[Rows excerpted from a collection]

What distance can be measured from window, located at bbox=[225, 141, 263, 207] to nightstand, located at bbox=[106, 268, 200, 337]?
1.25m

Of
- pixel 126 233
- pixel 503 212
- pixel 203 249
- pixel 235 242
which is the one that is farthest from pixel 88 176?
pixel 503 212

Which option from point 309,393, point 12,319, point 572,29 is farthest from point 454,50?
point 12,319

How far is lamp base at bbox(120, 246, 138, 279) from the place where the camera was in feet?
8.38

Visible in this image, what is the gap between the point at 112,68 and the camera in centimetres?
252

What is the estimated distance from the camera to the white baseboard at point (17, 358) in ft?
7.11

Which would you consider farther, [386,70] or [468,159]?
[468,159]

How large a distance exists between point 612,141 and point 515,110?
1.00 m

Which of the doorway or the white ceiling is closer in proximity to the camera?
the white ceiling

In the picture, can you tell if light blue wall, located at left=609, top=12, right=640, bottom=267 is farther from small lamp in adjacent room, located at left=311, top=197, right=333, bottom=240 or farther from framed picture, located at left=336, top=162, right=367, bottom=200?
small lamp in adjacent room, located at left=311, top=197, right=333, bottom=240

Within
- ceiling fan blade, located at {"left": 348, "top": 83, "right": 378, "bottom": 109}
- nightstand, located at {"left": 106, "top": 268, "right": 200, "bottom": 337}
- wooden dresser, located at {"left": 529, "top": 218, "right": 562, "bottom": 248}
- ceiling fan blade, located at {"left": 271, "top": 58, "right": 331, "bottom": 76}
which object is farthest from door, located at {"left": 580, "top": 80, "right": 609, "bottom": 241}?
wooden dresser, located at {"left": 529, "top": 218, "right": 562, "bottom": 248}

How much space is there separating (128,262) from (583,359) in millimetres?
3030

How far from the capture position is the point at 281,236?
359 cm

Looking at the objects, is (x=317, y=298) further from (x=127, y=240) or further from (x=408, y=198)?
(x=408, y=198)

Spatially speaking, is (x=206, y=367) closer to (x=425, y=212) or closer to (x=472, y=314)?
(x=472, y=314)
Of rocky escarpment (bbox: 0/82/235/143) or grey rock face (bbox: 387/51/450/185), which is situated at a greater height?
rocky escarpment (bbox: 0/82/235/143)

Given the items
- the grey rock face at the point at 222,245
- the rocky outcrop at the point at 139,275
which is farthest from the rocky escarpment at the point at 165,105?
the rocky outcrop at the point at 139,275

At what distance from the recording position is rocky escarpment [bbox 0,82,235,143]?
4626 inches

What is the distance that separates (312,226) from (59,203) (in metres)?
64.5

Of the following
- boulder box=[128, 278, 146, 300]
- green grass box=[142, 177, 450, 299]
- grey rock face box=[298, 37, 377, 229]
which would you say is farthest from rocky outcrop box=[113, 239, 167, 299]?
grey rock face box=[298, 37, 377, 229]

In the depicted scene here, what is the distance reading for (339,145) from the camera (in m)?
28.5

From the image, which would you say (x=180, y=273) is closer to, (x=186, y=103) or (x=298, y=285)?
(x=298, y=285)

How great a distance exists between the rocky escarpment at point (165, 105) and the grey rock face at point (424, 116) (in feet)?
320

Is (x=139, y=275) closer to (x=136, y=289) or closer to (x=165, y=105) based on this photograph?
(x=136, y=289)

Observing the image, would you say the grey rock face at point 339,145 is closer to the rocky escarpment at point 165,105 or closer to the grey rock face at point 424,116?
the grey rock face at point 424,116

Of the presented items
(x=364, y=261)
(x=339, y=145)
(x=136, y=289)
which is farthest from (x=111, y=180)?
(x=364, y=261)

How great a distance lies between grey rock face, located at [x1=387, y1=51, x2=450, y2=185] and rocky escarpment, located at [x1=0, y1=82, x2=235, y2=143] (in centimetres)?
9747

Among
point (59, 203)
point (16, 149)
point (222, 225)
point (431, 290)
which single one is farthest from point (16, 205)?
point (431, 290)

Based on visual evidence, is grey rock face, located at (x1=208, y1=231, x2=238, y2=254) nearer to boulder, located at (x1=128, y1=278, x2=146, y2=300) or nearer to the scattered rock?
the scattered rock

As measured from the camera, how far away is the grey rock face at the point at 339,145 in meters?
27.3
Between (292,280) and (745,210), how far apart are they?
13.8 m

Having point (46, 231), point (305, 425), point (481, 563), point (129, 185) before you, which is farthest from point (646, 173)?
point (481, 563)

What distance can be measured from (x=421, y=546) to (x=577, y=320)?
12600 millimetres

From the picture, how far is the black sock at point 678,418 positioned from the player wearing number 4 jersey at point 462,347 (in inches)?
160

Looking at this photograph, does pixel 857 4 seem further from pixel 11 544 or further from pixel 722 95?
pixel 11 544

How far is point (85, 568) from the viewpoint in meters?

## Problem statement:
Could you pull out all of the rows above and copy each line verbatim?

## Answer to this task:
What distance can be measured from window, located at bbox=[225, 141, 263, 207] to nightstand, located at bbox=[106, 268, 200, 337]?
1.25m

Of
- pixel 126 233
- pixel 503 212
- pixel 203 249
- pixel 235 242
which is the one that is farthest from pixel 88 176?
pixel 503 212

Which option from point 309,393, point 12,319, point 572,29 is farthest from point 454,50?
point 12,319

How far is lamp base at bbox(120, 246, 138, 279) from the place where the camera was in feet?
8.38

Visible in this image, what is the gap between the point at 112,68 and the camera in centimetres?
252

What is the estimated distance from the camera to the white baseboard at point (17, 358) in ft?
7.11

Which would you consider farther, [386,70] or [468,159]?
[468,159]

How large a distance exists between point 612,141 and point 515,110?
1.00 m

Which of the doorway or the white ceiling is closer in proximity to the camera?
the white ceiling

In the picture, can you tell if light blue wall, located at left=609, top=12, right=640, bottom=267 is farther from small lamp in adjacent room, located at left=311, top=197, right=333, bottom=240 or farther from framed picture, located at left=336, top=162, right=367, bottom=200?
small lamp in adjacent room, located at left=311, top=197, right=333, bottom=240

Within
- ceiling fan blade, located at {"left": 348, "top": 83, "right": 378, "bottom": 109}
- nightstand, located at {"left": 106, "top": 268, "right": 200, "bottom": 337}
- wooden dresser, located at {"left": 529, "top": 218, "right": 562, "bottom": 248}
- ceiling fan blade, located at {"left": 271, "top": 58, "right": 331, "bottom": 76}
which object is farthest from door, located at {"left": 580, "top": 80, "right": 609, "bottom": 241}?
wooden dresser, located at {"left": 529, "top": 218, "right": 562, "bottom": 248}

How much space is there separating (128,262) from (583,359) in millimetres?
3030

How far from the capture position is the point at 281,236?
359 cm

Looking at the objects, is (x=317, y=298) further from (x=127, y=240) or further from (x=408, y=198)?
(x=408, y=198)

Spatially speaking, is (x=206, y=367) closer to (x=425, y=212) or closer to (x=472, y=314)?
(x=472, y=314)
Of rocky escarpment (bbox: 0/82/235/143) or grey rock face (bbox: 387/51/450/185), which is situated at a greater height?
rocky escarpment (bbox: 0/82/235/143)

Given the items
- the grey rock face at the point at 222,245
- the rocky outcrop at the point at 139,275
which is farthest from the rocky escarpment at the point at 165,105?
the rocky outcrop at the point at 139,275

At what distance from the recording position is rocky escarpment [bbox 0,82,235,143]?
4626 inches

What is the distance that separates (312,226) from (59,203) (in metres)?
64.5

Of the following
- boulder box=[128, 278, 146, 300]
- green grass box=[142, 177, 450, 299]
- grey rock face box=[298, 37, 377, 229]
which would you say is farthest from rocky outcrop box=[113, 239, 167, 299]?
grey rock face box=[298, 37, 377, 229]

In the depicted scene here, what is the distance reading for (339,145) from the camera (in m)?
28.5

From the image, which would you say (x=180, y=273) is closer to, (x=186, y=103) or (x=298, y=285)?
(x=298, y=285)

How great a distance exists between the rocky escarpment at point (165, 105) and the grey rock face at point (424, 116) (in feet)?
320

Is (x=139, y=275) closer to (x=136, y=289) or closer to (x=165, y=105) based on this photograph?
(x=136, y=289)

Observing the image, would you say the grey rock face at point 339,145 is closer to the rocky escarpment at point 165,105 or closer to the grey rock face at point 424,116?
the grey rock face at point 424,116

Of the presented items
(x=364, y=261)
(x=339, y=145)
(x=136, y=289)
which is farthest from (x=111, y=180)?
(x=364, y=261)

How great a distance lies between grey rock face, located at [x1=387, y1=51, x2=450, y2=185] and rocky escarpment, located at [x1=0, y1=82, x2=235, y2=143] (in centimetres)?
9747

Among
point (59, 203)
point (16, 149)
point (222, 225)
point (431, 290)
which single one is farthest from point (16, 205)?
point (431, 290)

Based on visual evidence, is grey rock face, located at (x1=208, y1=231, x2=238, y2=254) nearer to boulder, located at (x1=128, y1=278, x2=146, y2=300) or nearer to the scattered rock?
the scattered rock

As measured from the camera, how far away is the grey rock face at the point at 339,145 in meters?
27.3
Between (292,280) and (745,210), how far apart are they?
13.8 m

Having point (46, 231), point (305, 425), point (481, 563), point (129, 185) before you, which is farthest from point (646, 173)?
point (481, 563)

What distance can be measured from (x=421, y=546) to (x=577, y=320)?
12600 millimetres

From the picture, how far is the black sock at point 678,418 positioned from the player wearing number 4 jersey at point 462,347 (in inches)?
160

Looking at this photograph, does pixel 857 4 seem further from pixel 11 544 or further from pixel 722 95?
pixel 11 544

How far is point (85, 568) from the viewpoint in meters?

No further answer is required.